**DIRECTIVE:**
Can you write out all of the material below, word for word?

[START MATERIAL SUPPLIED]

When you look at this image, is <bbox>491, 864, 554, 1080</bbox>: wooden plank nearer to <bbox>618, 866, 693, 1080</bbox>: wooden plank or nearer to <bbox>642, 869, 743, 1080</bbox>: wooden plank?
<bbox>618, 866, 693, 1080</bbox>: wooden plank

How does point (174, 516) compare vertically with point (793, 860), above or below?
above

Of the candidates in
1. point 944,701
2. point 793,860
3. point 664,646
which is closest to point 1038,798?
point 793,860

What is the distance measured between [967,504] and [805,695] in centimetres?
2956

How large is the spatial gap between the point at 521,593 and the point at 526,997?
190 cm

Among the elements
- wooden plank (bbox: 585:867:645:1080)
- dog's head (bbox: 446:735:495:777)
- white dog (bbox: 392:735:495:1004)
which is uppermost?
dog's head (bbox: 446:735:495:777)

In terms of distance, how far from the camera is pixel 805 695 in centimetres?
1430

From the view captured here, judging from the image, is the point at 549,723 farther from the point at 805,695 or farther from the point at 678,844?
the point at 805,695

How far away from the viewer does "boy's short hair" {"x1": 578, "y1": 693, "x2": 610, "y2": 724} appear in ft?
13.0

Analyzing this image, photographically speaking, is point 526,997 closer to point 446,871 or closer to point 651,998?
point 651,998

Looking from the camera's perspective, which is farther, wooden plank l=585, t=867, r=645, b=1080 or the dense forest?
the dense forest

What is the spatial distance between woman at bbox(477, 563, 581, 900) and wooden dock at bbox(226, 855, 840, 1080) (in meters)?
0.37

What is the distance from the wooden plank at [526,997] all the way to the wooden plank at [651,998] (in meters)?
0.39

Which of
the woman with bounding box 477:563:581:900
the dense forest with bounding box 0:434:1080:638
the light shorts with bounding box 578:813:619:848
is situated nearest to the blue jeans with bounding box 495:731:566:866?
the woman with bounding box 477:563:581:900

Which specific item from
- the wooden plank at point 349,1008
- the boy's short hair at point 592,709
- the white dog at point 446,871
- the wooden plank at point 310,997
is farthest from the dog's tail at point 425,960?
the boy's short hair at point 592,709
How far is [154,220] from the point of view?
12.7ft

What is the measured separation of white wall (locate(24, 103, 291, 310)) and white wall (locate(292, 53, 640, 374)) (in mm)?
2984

[END MATERIAL SUPPLIED]

**WORKED SOLUTION:**
When you look at this image, is <bbox>491, 864, 554, 1080</bbox>: wooden plank nearer to <bbox>618, 866, 693, 1080</bbox>: wooden plank or nearer to <bbox>642, 869, 743, 1080</bbox>: wooden plank?
<bbox>618, 866, 693, 1080</bbox>: wooden plank

How does point (174, 516) compare vertically with point (793, 860), above or below?
above

Of the candidates in
1. point 944,701
2. point 793,860
3. point 664,646
which is closest to point 1038,798?
point 793,860

What is the distance measured between [967,504] and [805,695] in centimetres?
2956

How large is the spatial gap between the point at 521,593 and the point at 526,997?
190 cm

Among the elements
- wooden plank (bbox: 585:867:645:1080)
- dog's head (bbox: 446:735:495:777)
- white dog (bbox: 392:735:495:1004)
which is uppermost?
dog's head (bbox: 446:735:495:777)

In terms of distance, how far from the camera is pixel 805 695 in centimetres?
1430

From the view captured here, judging from the image, is the point at 549,723 farther from the point at 805,695 or farther from the point at 678,844?
the point at 805,695

How far away from the viewer does "boy's short hair" {"x1": 578, "y1": 693, "x2": 610, "y2": 724} appear in ft?
13.0

Analyzing this image, photographically speaking, is point 526,997 closer to point 446,871 or closer to point 651,998?
point 651,998

Looking from the camera's perspective, which is farther, wooden plank l=585, t=867, r=645, b=1080 or the dense forest?
the dense forest

What is the spatial distance between woman at bbox(477, 563, 581, 900) and wooden dock at bbox(226, 855, 840, 1080) (in meters)?
0.37

What is the distance from the wooden plank at [526,997] all the way to the wooden plank at [651,998] (in meters)?
0.39

Which of
the woman with bounding box 477:563:581:900
the dense forest with bounding box 0:434:1080:638
the light shorts with bounding box 578:813:619:848
is situated nearest to the blue jeans with bounding box 495:731:566:866?
the woman with bounding box 477:563:581:900

Which specific item from
- the wooden plank at point 349,1008
- the boy's short hair at point 592,709
- the white dog at point 446,871
- the wooden plank at point 310,997
is farthest from the dog's tail at point 425,960?
the boy's short hair at point 592,709
How far is [154,220] from the point of view?
12.7ft

What is the measured separation of white wall (locate(24, 103, 291, 310)) and white wall (locate(292, 53, 640, 374)) (in mm)?
2984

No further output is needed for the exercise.